A lot of interesting people were there, armed with great ideas. It was an exciting time. A time when you believed anything could be possible

“The ballgowns were immense, made of satin and taffeta by Winston Kong and topped with headdresses. The ’80s,” she says, inserting a dramatic pause, “were magnificent.” Not that her other decades have been any less spectacular. Take, for instance, the 1960s, a time when York was the new kid on the academic block, beckoning people like Nugent to explore new social and professional frontiers. Wanting to join the diplomatic corps and become an interpreter, an ambition nurtured by her upbringing in a foreign land and mastery of Portuguese and French as a child, she came to York for its languages program and something more besides.

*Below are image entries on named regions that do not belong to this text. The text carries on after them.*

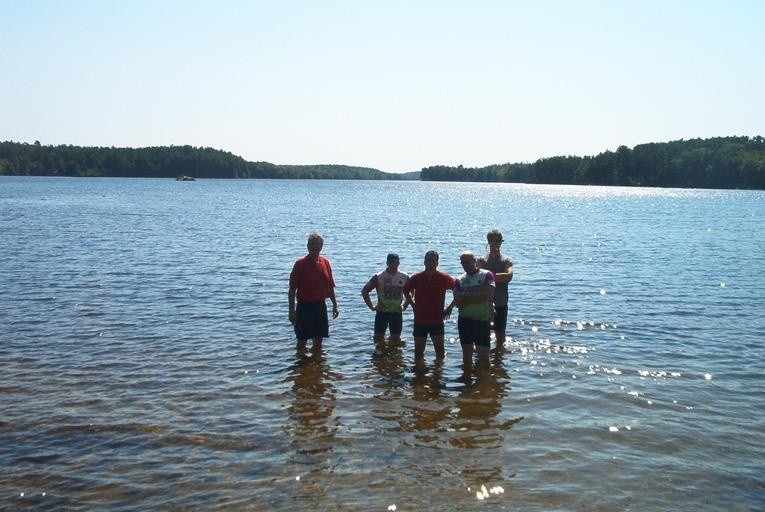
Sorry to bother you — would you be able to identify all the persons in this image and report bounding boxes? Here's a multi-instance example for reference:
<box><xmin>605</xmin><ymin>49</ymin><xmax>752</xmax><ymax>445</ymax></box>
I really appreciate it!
<box><xmin>403</xmin><ymin>250</ymin><xmax>457</xmax><ymax>359</ymax></box>
<box><xmin>287</xmin><ymin>233</ymin><xmax>338</xmax><ymax>354</ymax></box>
<box><xmin>452</xmin><ymin>250</ymin><xmax>496</xmax><ymax>364</ymax></box>
<box><xmin>361</xmin><ymin>254</ymin><xmax>413</xmax><ymax>341</ymax></box>
<box><xmin>475</xmin><ymin>229</ymin><xmax>513</xmax><ymax>345</ymax></box>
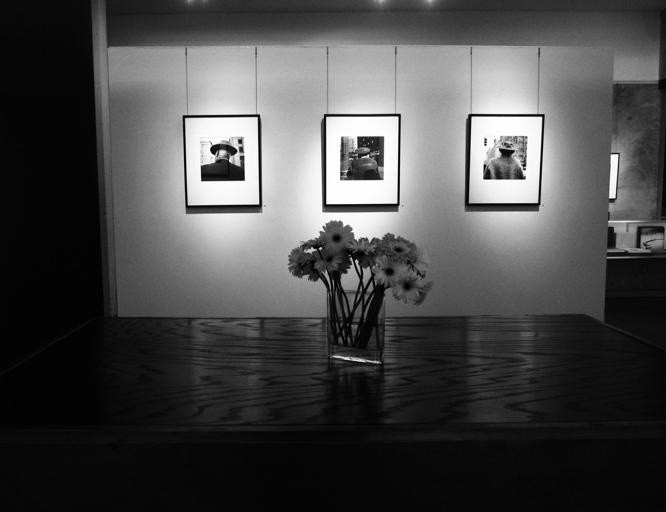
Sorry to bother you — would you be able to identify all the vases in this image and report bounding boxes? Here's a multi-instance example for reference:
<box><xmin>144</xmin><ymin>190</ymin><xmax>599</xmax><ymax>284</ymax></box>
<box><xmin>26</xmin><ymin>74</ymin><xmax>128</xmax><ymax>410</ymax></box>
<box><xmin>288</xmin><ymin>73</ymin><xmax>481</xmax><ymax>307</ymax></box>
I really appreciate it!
<box><xmin>326</xmin><ymin>291</ymin><xmax>385</xmax><ymax>371</ymax></box>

“The allure was that it wasn’t the University of Toronto. It was a new thing and it was fun,” she recalls. “The Ministry of Love is what we called the big building on the Keele campus. But like a lot of things fresh in Toronto at the time, it was regarded as a bit suspect. For sure a lot of interesting people were there, armed with great ideas. It was an exciting time. A time when you believed anything could be possible.”

In the 1970s, Nugent married the late Stephen Leggett, an Osgoode grad turned crown attorney, whom she had met while working as a court interpreter soon after graduation. Moving into a Rosedale mansion, the couple went on to have two children: Margot Elizabeth in 1975 and Jacqueline Nancy Anne in 1977. In the 1980s, the established glamour queen divorced her first husband to become the wife of David Nugent, the English-born founder of Riviera Concepts, a global cosmetics company that manufactured and distributed bestselling fragrances by fashion designers such as Alfred Sung, Bob Mackie and Nina Ricci. In 1989, they had a son, Jonathan. Soon afterward, Nugent and her family decamped to France, where she spent the 1990s helping her husband with the business. David Nugent died in Toronto in 2013, spending his final days at Bridgepoint Health, a complex care hospital built around the old Don Jail and today operated under the aegis of the Sinai Health System, which Catherine, in her fashion, helped get off the ground.

After returning to Canada at the start of the new millennium – and thinking that her Glitter Girl days were well behind her – Nugent was approached by Bridgepoint to sprinkle some of her magic on Fandango!, yet another Latin-themed dancing-for-dollars event, this one targeting health care. “I wasn’t sure I wanted to get involved,” Nugent says. “But then I listened to the dream, and they got me at the word heart.”

Initially, the organizers had asked her to coach them on how to pull off a proper fundraiser; after she provided them with a This Is How You Do a Gala memo, however, they begged her to take on the job.

“Catherine is a selfless individual who networks for the good of everyone,” says Janice O’Born, who sits on the Mount Sinai/Bridgepoint board. “Her accomplishments in philanthropy are endless.”

Since acquiring the reins of Fandango! in 2004, Nugent has raised more than $3 million for Bridgepoint, plus another $1.8 million through the Great Jewellery Heist, a glamorous gemstone-laden luncheon she hosts each October at the Ritz-Carlton in Toronto. Nugent is the reason it shines.

“People call me a socialite but please spell it l-i-g-h-t,” she says. “Otherwise it’s a term that gives a lot of women who do good work a frivolous name. I mean, how many millions have we raised?” Too many to count.